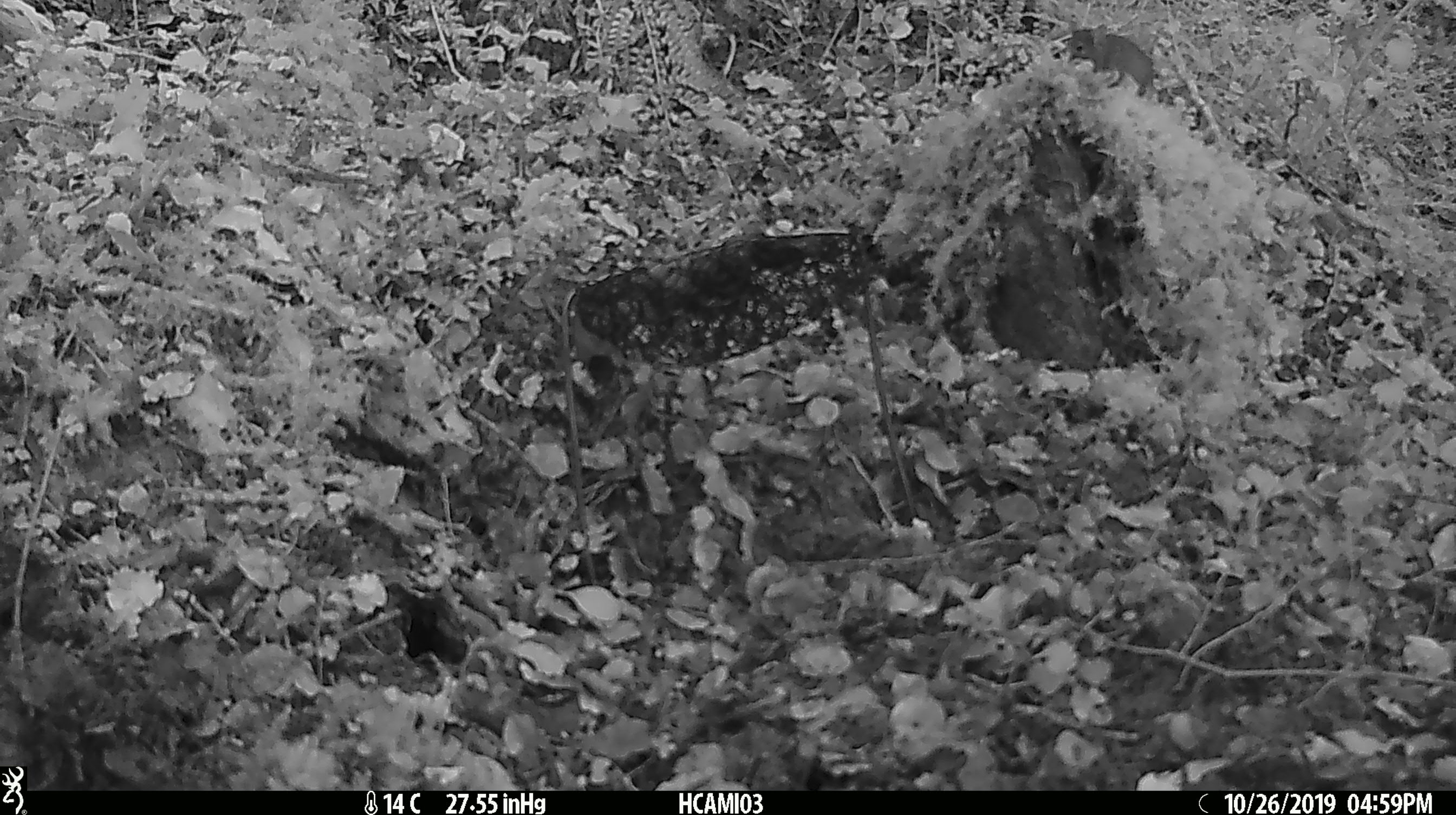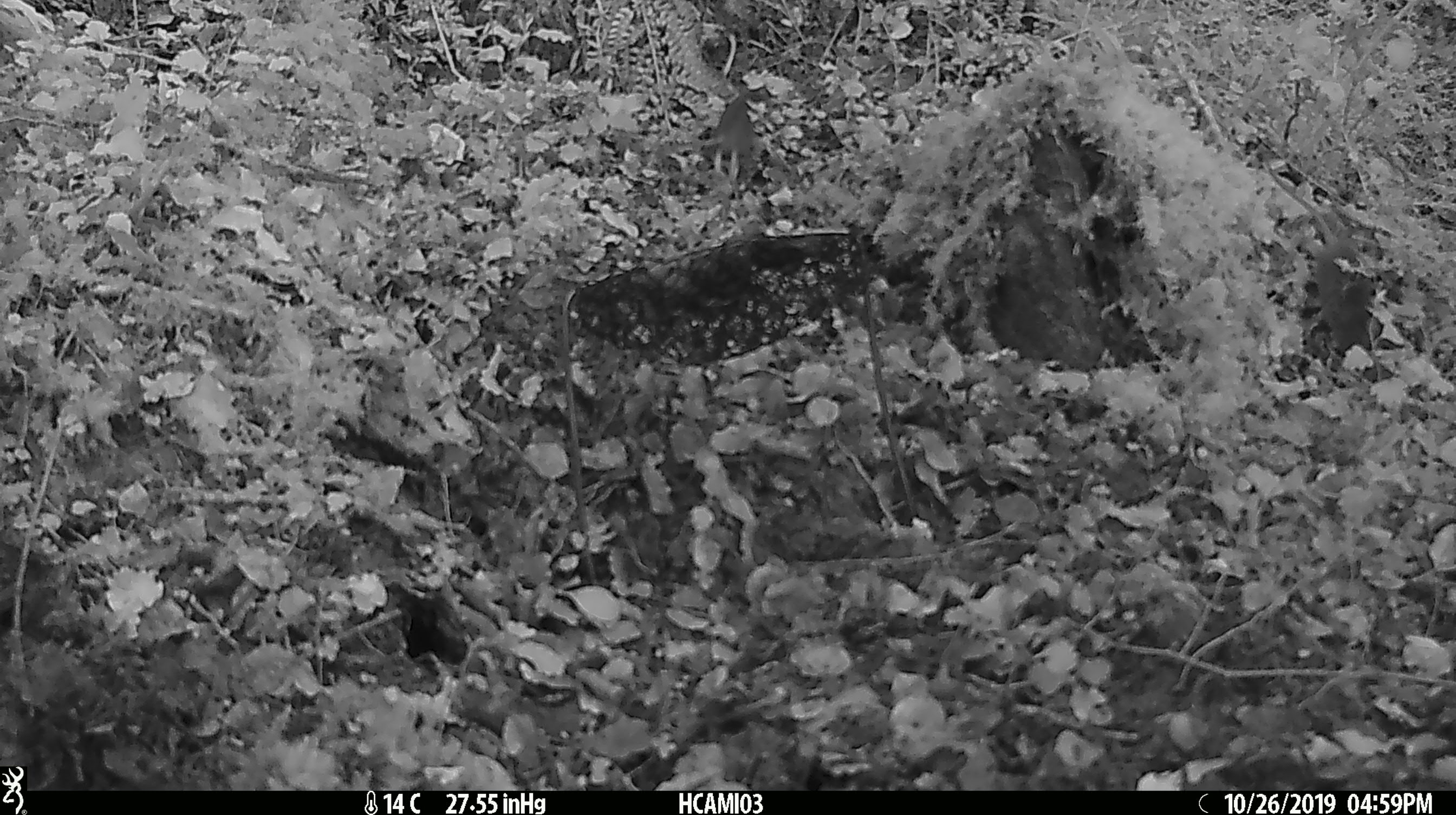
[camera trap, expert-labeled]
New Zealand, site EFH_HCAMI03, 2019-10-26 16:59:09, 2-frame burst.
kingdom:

> [TASK STATEMENT]:
Take the preceding listing and transcribe it exactly, skipping the pictures.

> [RESPONSE TO THIS EXERCISE]:
[camera trap, expert-labeled]
New Zealand, site EFH_HCAMI03, 2019-10-26 16:59:09, 2-frame burst.
kingdom:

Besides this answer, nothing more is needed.